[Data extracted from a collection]
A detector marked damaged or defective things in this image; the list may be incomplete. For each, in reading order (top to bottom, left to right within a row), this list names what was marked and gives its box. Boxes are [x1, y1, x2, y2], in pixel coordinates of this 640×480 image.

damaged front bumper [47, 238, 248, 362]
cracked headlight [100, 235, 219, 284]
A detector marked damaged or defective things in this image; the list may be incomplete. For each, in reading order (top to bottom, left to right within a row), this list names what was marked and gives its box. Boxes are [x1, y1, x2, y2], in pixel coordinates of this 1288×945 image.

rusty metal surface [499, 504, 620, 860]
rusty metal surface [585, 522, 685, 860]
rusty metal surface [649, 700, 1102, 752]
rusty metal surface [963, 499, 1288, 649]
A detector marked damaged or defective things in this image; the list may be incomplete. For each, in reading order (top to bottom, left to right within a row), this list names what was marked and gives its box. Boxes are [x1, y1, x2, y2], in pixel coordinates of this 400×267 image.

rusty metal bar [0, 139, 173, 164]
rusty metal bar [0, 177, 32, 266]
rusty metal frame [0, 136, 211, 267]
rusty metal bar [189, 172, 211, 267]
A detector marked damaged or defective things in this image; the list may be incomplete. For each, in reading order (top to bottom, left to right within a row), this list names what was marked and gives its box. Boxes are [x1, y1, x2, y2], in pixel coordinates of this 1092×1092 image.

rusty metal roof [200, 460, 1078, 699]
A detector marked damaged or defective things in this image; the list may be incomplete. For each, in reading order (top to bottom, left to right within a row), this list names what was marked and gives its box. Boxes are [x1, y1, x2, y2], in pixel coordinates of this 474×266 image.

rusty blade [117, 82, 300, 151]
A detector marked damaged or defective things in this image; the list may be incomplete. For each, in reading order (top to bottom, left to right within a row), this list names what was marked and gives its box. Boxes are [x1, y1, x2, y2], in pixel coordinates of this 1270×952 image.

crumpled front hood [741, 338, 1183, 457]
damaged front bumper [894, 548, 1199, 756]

Stated exercise >>
Extract the stretch of items from the line that contains "this 474×266 image." through the line that contains "rusty blade [117, 82, 300, 151]", both ends included, and repeat those lines without any change.

Output for this exercise >>
A detector marked damaged or defective things in this image; the list may be incomplete. For each, in reading order (top to bottom, left to right within a row), this list names what was marked and gives its box. Boxes are [x1, y1, x2, y2], in pixel coordinates of this 474×266 image.

rusty blade [117, 82, 300, 151]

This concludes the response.